Even if this trend continues, demand for the dollar will most certainly not disappear next week or next month, or next year. There is still a hoard of trillions of dollars worth of dollar-denominated debt in the global economy, and—for now, at least—that means continuing demand for dollars. Moreover, the dollar remains one of the safest currencies to keep on hand, given that the central banks in Japan, Europe, the United Kingdom, and China, are hardly embracing “hard money.” Given that the US economy remains enormous, and US Treasurys remain at least as safe as other regimes’ bonds, foreigners will still keep a lot of dollars on hand to buy American assets. This is also true because—in spite of the myth that “America doesn’t make anything anymore”—foreigners also buy US products and services.

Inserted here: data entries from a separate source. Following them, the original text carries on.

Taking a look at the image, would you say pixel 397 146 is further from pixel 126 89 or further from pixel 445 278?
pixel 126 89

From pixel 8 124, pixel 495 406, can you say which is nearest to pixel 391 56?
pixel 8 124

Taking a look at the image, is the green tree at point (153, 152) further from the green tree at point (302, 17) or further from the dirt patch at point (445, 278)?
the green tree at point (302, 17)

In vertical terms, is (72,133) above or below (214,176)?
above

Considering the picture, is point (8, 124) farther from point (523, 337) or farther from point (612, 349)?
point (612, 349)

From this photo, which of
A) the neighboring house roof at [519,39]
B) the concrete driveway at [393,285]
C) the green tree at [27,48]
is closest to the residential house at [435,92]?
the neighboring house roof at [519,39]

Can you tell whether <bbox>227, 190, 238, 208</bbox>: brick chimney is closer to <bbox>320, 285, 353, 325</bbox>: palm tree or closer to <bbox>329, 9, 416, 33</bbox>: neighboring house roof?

This certainly doesn’t mean everything is just fine for the dollar, though. A movement away from the dollar—even in slow motion—will mean a rising cost of living for Americans. With fewer foreigners holding on to dollars, the US regime’s current runaway monetary inflation will create more domestic price inflation. In other words, movement away from the dollar will mean the US regime must engage in less monetization of the nation’s debt if it wishes to avoid runaway inflation. It also likely will lead to a need to pay higher interest rates on US government bonds, and that will mean a need for more taxpayer money to service the debt. It will mean that it will become more difficult for the US regime to finance every new war, program, and pet project that Washington can think up.

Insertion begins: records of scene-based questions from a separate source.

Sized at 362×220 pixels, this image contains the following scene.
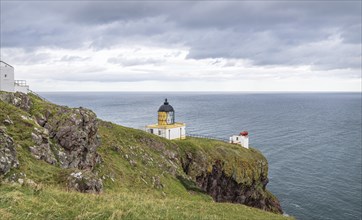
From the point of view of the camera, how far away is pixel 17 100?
3372 cm

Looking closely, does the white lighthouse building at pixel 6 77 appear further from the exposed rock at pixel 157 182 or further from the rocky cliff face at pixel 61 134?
the exposed rock at pixel 157 182

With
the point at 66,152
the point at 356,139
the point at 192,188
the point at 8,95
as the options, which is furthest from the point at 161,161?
the point at 356,139

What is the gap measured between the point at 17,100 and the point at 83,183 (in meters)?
15.0

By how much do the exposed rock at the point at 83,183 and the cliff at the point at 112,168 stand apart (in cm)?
7

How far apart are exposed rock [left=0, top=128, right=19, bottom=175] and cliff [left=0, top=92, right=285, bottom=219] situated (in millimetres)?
66

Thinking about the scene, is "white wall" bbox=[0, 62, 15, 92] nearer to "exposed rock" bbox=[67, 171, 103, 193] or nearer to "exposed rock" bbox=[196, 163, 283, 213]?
"exposed rock" bbox=[67, 171, 103, 193]

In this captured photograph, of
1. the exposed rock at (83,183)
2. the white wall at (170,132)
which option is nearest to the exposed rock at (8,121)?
the exposed rock at (83,183)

The more obvious short-term effects of the move away from the petrodollar will be in geopolitics rather than in the currency order. In addition to signaling that it is no longer wedded to the dollar, Saudi Arabia has also recently announced its openness toward Russia and a willingness to join the Brazil, Russia, India, China, and South Africa (BRICS) nations. This shift in strategic interests for Saudi Arabia potentially poses an immediate threat to US strategic interests, in that the US regime has become accustomed to dominating the entire Persian Gulf region through the US’s Saudi ties. A Saudi turn away from the petrodollar will magnify this shift. That will be enough to further threaten the American standard of living, but not enough in itself to end the dollar. After all, the pound sterling did not cease to exist after its own fall from its vaunted position as the preferred global reserve currency. But it did become far less powerful. The dollar is headed in the same direction.